At the preliminary hearing, counsel for Martin complained that neither Moss nor Vaughn appeared, noting that Rule 32.1(b)(2)(C) of the Federal Rules of Criminal Procedure requires a revocation hearing at which Martin may “question any adverse witness unless the court determines that the interest of justice does not require the witness to appear.” The magistrate judge found probable cause to revoke but advised the prosecutor, “I do expect that when it goes in front of Judge Fenner [for the final revocation hearing] that you would have the principal witnesses available for testimony here including [Moss] who’s down in Texas.” At the start of the final hearing, the prosecutor advised:

Miss Moss is somewhere in Texas and the government has not been able to find her at this time. So she is not here today. And we did not serve Betty Vaughn with a subpoena. We weren’t sure about her state of mind because she is Mr. Martin’s mother-in-law.

The district court then asked Martin and defense counsel whether they wished to proceed with the 'hearing; Martin said yes. The government introduced an audiotape of the 911 conversations and the testimony of the probation officer and two police officers who responded to the 911 calls. The court, overruled Martin’s hearsay objections and admitted out-of-court statements by Moss and Vaughn.

1. Martin first argues that the district court deprived him of his right to question Moss and Vaughn, the complaining adverse witnesses, when it overruled his hearsay objections. The government responds that Martin waived this issue when he said the hearing could continue without their appearances. We disagree in part. Martin may have waived his right to confront these witnesses, but he did not waive his right to object to improper hearsay evidence offered by the government to meet its burden of proof that he committed assault offenses warranting revocation.

Hearsay evidence offered by the government may be admitted at a supervised release revocation hearing if the evidence is sufficiently reliable and the government has a “reasonably satisfactory explanation” for not producing the witness. United States v. Zentgraf, 20 F.3d 906, 910 (8th Cir.1994); see United States *449 v. Bell, 785 F.2d 640, 642-44 (8th Cir.1986). Here, the government’s explanation for not producing Moss — she was in Texas and could not be found — was reasonably satisfactory. Her hearsay statements to the 911 operator and the police — that Martin repeatedly hit her and dragged her up the stairs — were prima facie evidence of assault under Missouri law. See Mo. Stat. Ann. § 565.074(1)(5). The statements were sufficiently reliable, as they were spontaneous and were corroborated by the 911 audiotape, by the young child interviewed after Martin surrendered, and by what the police officers saw as well as heard at the scene. Thus, the district court did not abuse its discretion by admitting Moss’s out of court statements. The court’s finding that Martin violated his conditions of supervised release by assaulting Brandy Moss was not clearly erroneous.

Set tasks:
1 > Summarize the revocation hearing passage in two sentences.
2 > Pick up the revocation hearing passage after its final sentence and continue it.

Collected data entries:
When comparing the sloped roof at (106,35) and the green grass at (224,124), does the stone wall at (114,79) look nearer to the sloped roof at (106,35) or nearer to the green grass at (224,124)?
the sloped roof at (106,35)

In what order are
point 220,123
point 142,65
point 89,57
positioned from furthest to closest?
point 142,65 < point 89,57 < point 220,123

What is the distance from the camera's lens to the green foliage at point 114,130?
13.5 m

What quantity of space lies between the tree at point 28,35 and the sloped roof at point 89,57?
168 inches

--

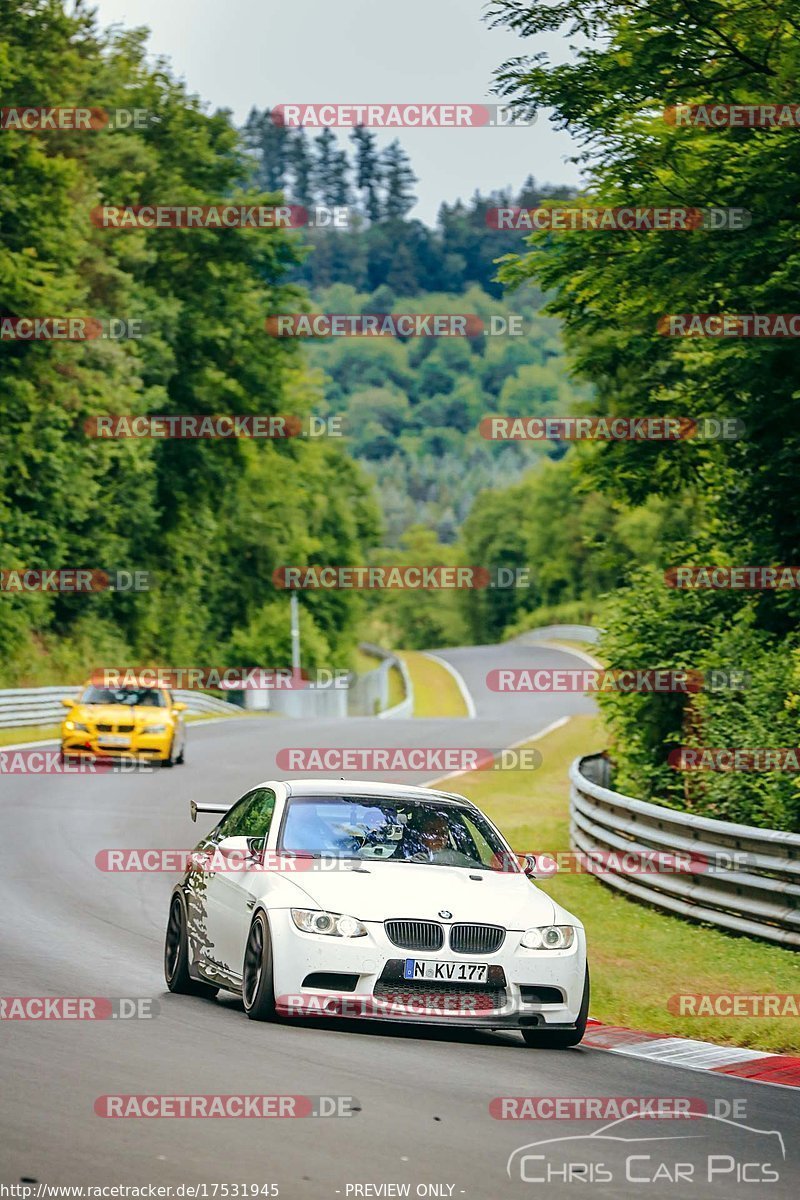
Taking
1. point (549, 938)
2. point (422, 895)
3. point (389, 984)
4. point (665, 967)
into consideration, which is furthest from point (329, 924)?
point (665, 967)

Results:
1 > At Martin's supervised release revocation hearing, the government did not produce the complaining witnesses Moss and Vaughn, and the district court overruled Martin's hearsay objections and admitted their out-of-court statements. On appeal, the court held that Martin had not waived his right to object to improper hearsay, but it found that the government's explanation for Moss's absence was reasonably satisfactory and her statements were sufficiently reliable, so admitting them was not an abuse of discretion.

2 >
On the other hand, the balancing test we must apply under Zentgraf and Bell produces a different conclusion regarding Betty Vaughn. First, the government’s reason for not producing Vaughn was not “reasonably satisfactory” from the standpoint of whether to admit Vaughn’s out-of-court hearsay. The prosecutor’s explanation — “We weren’t sure about her state of mind” — suggests knowledge or a suspicion that Vaughn would not want to accuse Martin of assault at a hearing to determine whether he should be imprisoned. Such an explanation is virtually an admission by the government that out-of-court hearsay to the contrary would be unreliable. Second, Vaughn’s out-of-court statements suggested that she was hit inadvertently while Martin was throwing Moss’s possessions on the lawn and into the street. Third, there was no corroborating evidence that Martin assaulted Vaughn. In these circumstances, Vaughn’s hearsay statements should not have been received, at least for the purpose of proving she was assaulted. The district court’s finding that Martin assaulted Betty Vaughn is reversed. However, because we have affirmed the assault finding as to Brandy Moss, we affirm the court’s judgment that Martin violated the standard condition prohibiting him from committing another state or local crime while on supervised release.

2. The Guidelines classify Martin’s assault as a Grade C violation of supervised release. See U.S.S.G. § 7B1.1(a)(3), p.s.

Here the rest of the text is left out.